College Savings vs. Retirement Savings

retirement savings
Photo by Max Harlynking

If you’re like most families and have limited financial resources, should you put your money toward your child’s college education or your retirement savings?

Although it can be nerve-racking to make that choice, while you can borrow money for college, you’re on your own when it comes to retirement. Here are a few reasons why parents should consider saving for retirement before saving for their children’s college costs:

  • Parents have to think of college and retirement as two competing needs for their money. You can’t think about one without the other.
  • Saving for college is optional, but saving for retirement is not. There is no such thing as a college loan for retirement. You can borrow for college—your kid can borrow for college—and they have a whole life to pay it off.
  • Talk to your kids early on so they know what their responsibilities are. No one likes surprises.
  • If you’ve already promised your child a college education, revisit the conversation. Explain the things they can do to help out, including earning scholarship-worthy grades or going to a state school instead of a private one. Also, young adults would probably prefer to finance their college education themselves rather than having to support you during your retirement.
  • People value things more when they pay for them — so you’re doing your children a favor by giving them the responsibility of paying for college. You are teaching them responsibility and the value of that education and a dollar.
  • If you still can’t wrap your mind around it or feel too guilty not paying for college, save for retirement while your children are young. Then, when they reach college age, put the brakes on for a bit and start giving them some money.

Now, we are not saying that you should not give your kids any money. Grades are important, and you want them to worry more about reaching for a high GPA then making minimum wage at Burger Barn. If you have a good retirement savings plan, then you can probably help them out during college years without sacrificing your golden years. Just use some common sense.
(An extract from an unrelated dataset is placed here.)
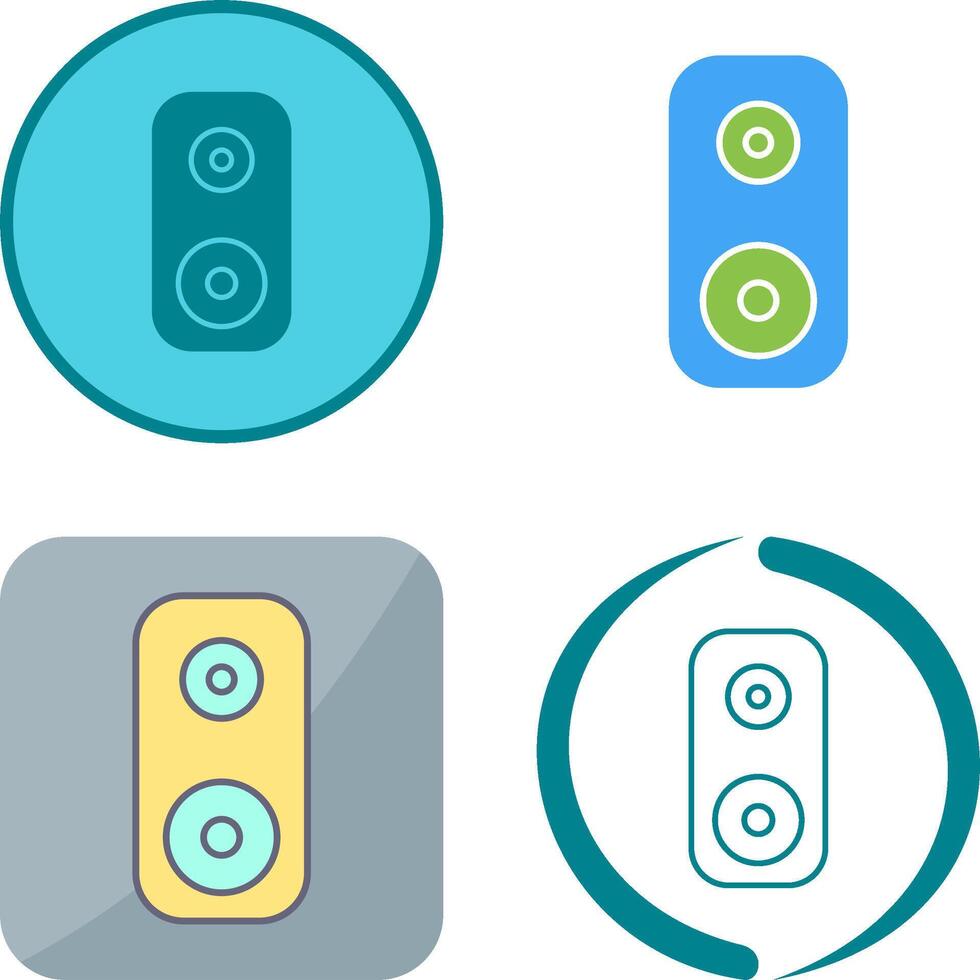 Speaker Icon Design vector
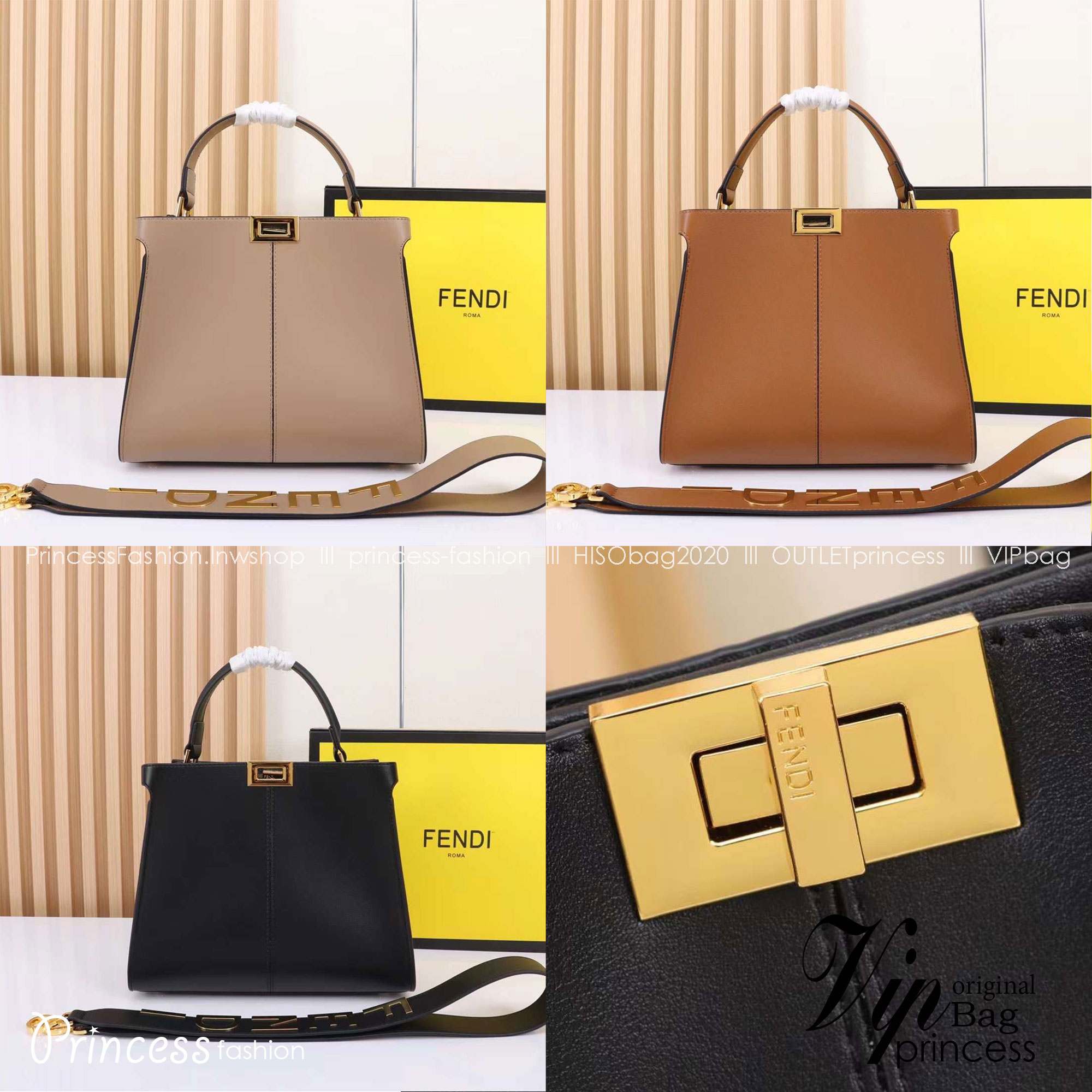 พร้อมส่ง 3 สี FENDI Peekaboo X-Lite Medium กระเป๋าสะพาย 🧡 เกรดออริจินอล 1:1 สลับแท้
Retirement Savings Planning

Most people look forward to retirement. After years of hard work, you’ll finally have time to take that cruise or those golf lessons. You can travel across the country or volunteer for a cause that interests you. Of course, these things cost money.

Here are some vital steps you need to take to secure your financial future:

  • Invest in tax-deferred vehicles, like a Roth IRA, traditional IRA, or 401k. Keep in mind that this is just an account—you then have to take that money and invest it in the market.
  • We recommend something we call the 15 percent solution. You ought to be saving at least 15 percent of your salary every year. Don’t let that scare you, though, as the 15 percent includes employer matches. Depending on how much your employer contributes to your 401k, you could be pulling as little as 7 percent out of your pocket.
  • Take into consideration when you started saving. If you start saving when you’re ten years away from retirement and can put in more than 15 percent of your salary, do so to play catch-up.
  • Look into life-cycle funds, which will take your money and make investments based on how much time you have left before retirement. The closer you get to that date, the less risky your investments will be.
  • Look at online calculators to help you come up with your magic numbers.
  • The key to making your money last is the amount you withdraw the first year. Set yourself up so that in the year you start withdrawing, you take out 4 percent. Then, every year after, multiply the previous year’s withdrawal by 1.03 to keep up with inflation.